## What to do
Reproduce the data word for word, from the line with "From what is shown here, given" up to and including the line with "41.8 metres". Omit the pictures from your copy.

Dataset items:
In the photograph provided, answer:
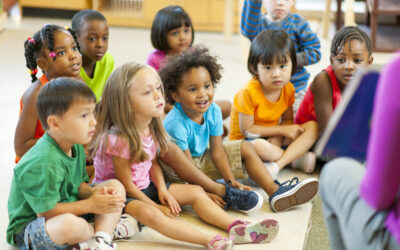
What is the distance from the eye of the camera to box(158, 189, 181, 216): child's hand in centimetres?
175

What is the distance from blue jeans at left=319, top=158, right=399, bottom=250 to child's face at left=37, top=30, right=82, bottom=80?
1074 mm

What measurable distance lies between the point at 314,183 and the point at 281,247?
0.29m

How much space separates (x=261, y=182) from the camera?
6.40ft

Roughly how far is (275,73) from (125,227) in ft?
2.76

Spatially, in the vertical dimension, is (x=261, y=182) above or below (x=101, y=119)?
below

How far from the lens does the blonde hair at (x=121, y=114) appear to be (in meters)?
1.70

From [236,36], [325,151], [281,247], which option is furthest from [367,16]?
[325,151]

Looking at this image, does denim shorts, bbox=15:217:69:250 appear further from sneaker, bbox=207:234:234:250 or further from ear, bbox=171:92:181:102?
ear, bbox=171:92:181:102

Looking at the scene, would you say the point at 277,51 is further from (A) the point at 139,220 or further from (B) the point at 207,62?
(A) the point at 139,220

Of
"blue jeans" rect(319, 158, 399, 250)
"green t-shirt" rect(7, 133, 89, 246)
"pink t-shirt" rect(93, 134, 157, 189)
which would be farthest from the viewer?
"pink t-shirt" rect(93, 134, 157, 189)

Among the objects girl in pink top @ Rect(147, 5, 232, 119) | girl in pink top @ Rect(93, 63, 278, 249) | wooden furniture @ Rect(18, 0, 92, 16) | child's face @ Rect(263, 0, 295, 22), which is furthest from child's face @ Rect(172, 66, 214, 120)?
wooden furniture @ Rect(18, 0, 92, 16)

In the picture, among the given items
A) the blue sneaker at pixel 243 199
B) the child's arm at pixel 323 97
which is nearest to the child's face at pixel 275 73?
the child's arm at pixel 323 97

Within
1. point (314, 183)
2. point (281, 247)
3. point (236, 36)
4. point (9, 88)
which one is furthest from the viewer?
point (236, 36)

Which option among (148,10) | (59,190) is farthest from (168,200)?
(148,10)
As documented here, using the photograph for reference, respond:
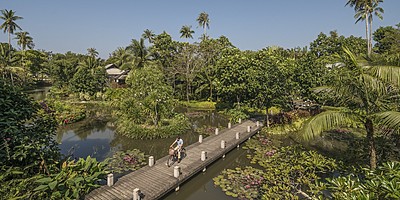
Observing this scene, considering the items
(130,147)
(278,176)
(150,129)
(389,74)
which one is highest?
(389,74)

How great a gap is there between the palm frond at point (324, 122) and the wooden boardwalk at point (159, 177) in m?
7.00

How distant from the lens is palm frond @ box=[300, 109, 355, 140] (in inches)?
336

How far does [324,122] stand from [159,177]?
8599 mm

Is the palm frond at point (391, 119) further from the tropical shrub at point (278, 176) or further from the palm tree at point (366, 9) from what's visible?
the palm tree at point (366, 9)

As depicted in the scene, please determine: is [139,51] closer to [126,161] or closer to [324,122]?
[126,161]

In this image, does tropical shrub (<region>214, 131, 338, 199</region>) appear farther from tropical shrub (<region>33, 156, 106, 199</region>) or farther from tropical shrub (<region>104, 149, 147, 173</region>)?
tropical shrub (<region>33, 156, 106, 199</region>)

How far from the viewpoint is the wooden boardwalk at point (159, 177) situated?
10078mm

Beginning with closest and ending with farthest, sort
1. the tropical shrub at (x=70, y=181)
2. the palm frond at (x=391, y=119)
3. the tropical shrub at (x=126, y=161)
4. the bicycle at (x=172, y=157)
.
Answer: the palm frond at (x=391, y=119), the tropical shrub at (x=70, y=181), the bicycle at (x=172, y=157), the tropical shrub at (x=126, y=161)

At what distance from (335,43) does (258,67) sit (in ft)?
115

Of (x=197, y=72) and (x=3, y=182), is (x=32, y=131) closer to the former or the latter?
(x=3, y=182)

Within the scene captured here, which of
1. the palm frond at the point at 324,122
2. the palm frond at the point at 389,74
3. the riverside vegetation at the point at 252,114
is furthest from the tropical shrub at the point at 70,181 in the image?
the palm frond at the point at 389,74

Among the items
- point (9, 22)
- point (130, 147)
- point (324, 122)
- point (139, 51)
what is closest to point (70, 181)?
point (130, 147)

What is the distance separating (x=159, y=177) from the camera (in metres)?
11.8

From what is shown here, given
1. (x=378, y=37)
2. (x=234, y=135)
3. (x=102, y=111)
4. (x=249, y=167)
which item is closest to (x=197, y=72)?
(x=102, y=111)
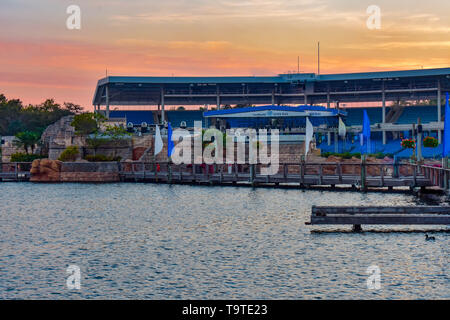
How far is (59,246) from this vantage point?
32.8m

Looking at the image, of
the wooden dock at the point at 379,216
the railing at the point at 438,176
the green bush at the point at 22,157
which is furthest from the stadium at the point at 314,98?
the wooden dock at the point at 379,216

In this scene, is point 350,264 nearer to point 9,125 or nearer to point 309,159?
point 309,159

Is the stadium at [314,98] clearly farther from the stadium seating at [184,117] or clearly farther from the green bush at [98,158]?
the green bush at [98,158]

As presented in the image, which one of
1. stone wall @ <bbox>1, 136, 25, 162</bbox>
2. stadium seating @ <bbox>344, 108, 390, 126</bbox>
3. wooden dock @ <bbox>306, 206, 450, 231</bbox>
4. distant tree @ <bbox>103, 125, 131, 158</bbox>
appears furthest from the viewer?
stadium seating @ <bbox>344, 108, 390, 126</bbox>

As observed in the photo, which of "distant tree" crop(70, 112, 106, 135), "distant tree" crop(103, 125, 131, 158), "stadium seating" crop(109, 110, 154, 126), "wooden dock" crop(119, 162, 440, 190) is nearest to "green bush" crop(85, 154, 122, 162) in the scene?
"wooden dock" crop(119, 162, 440, 190)

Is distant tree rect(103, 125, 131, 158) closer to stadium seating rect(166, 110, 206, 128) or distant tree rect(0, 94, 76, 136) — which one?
stadium seating rect(166, 110, 206, 128)

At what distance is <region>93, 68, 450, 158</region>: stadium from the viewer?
10819 cm

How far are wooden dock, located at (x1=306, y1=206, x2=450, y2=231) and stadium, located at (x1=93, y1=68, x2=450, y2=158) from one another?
222 ft

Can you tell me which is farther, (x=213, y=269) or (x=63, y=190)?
(x=63, y=190)

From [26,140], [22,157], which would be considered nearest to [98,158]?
[22,157]

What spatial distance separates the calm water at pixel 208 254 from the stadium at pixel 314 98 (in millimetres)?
59010

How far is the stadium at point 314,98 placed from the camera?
10819 cm

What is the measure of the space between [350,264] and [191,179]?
41.8 metres

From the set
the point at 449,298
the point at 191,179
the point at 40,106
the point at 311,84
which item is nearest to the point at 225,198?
the point at 191,179
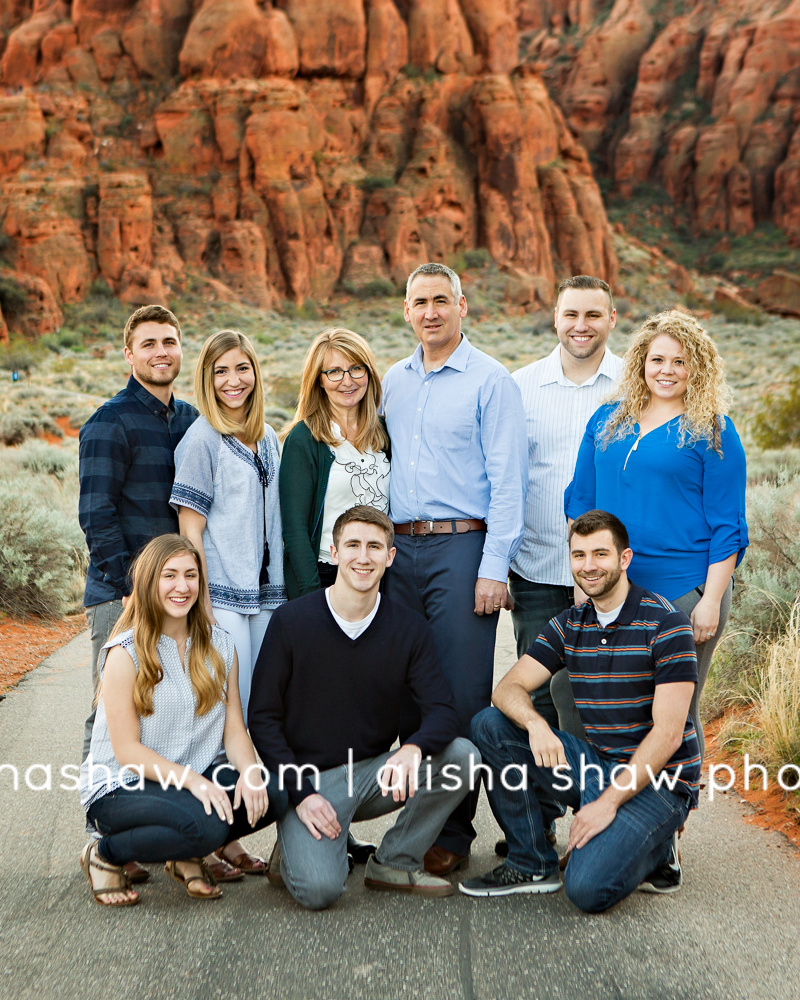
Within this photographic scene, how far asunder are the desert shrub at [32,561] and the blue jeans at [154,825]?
5430 millimetres

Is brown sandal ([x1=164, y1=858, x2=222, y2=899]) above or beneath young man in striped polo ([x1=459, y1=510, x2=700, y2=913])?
beneath

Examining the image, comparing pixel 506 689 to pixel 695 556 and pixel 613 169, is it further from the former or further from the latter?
pixel 613 169

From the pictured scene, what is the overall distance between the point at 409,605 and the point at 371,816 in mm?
891

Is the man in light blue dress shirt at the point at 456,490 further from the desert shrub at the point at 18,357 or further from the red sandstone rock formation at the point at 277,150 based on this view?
the red sandstone rock formation at the point at 277,150

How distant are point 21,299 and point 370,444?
125ft

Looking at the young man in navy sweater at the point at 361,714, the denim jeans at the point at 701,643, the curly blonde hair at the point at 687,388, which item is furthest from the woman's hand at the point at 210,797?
the curly blonde hair at the point at 687,388

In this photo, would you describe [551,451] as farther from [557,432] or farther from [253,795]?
[253,795]

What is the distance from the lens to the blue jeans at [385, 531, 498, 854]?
399cm

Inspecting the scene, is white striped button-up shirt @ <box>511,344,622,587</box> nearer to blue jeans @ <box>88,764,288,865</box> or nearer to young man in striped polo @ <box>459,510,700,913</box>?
young man in striped polo @ <box>459,510,700,913</box>

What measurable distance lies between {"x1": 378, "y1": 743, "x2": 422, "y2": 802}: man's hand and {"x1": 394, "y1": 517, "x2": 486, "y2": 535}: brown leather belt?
3.18ft

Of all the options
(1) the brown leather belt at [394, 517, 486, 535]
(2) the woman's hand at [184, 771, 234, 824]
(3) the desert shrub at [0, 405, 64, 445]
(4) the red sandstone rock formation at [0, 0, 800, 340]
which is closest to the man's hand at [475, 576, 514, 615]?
(1) the brown leather belt at [394, 517, 486, 535]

## Correct result
From what is shown here, given
1. (x=378, y=37)
2. (x=234, y=135)
3. (x=102, y=111)
4. (x=249, y=167)
which item is closest to (x=197, y=72)?
(x=102, y=111)
How far is (59,246) from this vantage point?
32.8m

Looking at the image, of
the wooden dock at the point at 379,216
the railing at the point at 438,176
the green bush at the point at 22,157
which is furthest from the stadium at the point at 314,98?
the wooden dock at the point at 379,216

In this scene, is point 350,264 nearer to point 9,125 or nearer to point 309,159?
point 309,159

Is the stadium at [314,98] clearly farther from the stadium seating at [184,117] or clearly farther from the green bush at [98,158]?
the green bush at [98,158]

As presented in the image, which one of
1. stone wall @ <bbox>1, 136, 25, 162</bbox>
2. stadium seating @ <bbox>344, 108, 390, 126</bbox>
3. wooden dock @ <bbox>306, 206, 450, 231</bbox>
4. distant tree @ <bbox>103, 125, 131, 158</bbox>
appears furthest from the viewer?
stadium seating @ <bbox>344, 108, 390, 126</bbox>

As observed in the photo, which of "distant tree" crop(70, 112, 106, 135), "distant tree" crop(103, 125, 131, 158), "stadium seating" crop(109, 110, 154, 126), "wooden dock" crop(119, 162, 440, 190) is nearest to "green bush" crop(85, 154, 122, 162) in the scene?
"wooden dock" crop(119, 162, 440, 190)

Is distant tree rect(103, 125, 131, 158) closer to stadium seating rect(166, 110, 206, 128) or distant tree rect(0, 94, 76, 136) — which one?
stadium seating rect(166, 110, 206, 128)

At what distance is <region>93, 68, 450, 158</region>: stadium from the viewer?
10819 cm

How far are wooden dock, located at (x1=306, y1=206, x2=450, y2=231) and stadium, located at (x1=93, y1=68, x2=450, y2=158) from one another?
222 ft

Can you tell me which is farther, (x=213, y=269) or (x=63, y=190)?
(x=63, y=190)

From [26,140], [22,157], which would be considered nearest to [98,158]?
[22,157]

What spatial distance separates the calm water at pixel 208 254 from the stadium at pixel 314 98 (in millimetres)?
59010

How far is the stadium at point 314,98 placed from the camera?
10819 cm

What is the measure of the space between [350,264] and [191,179]?
41.8 metres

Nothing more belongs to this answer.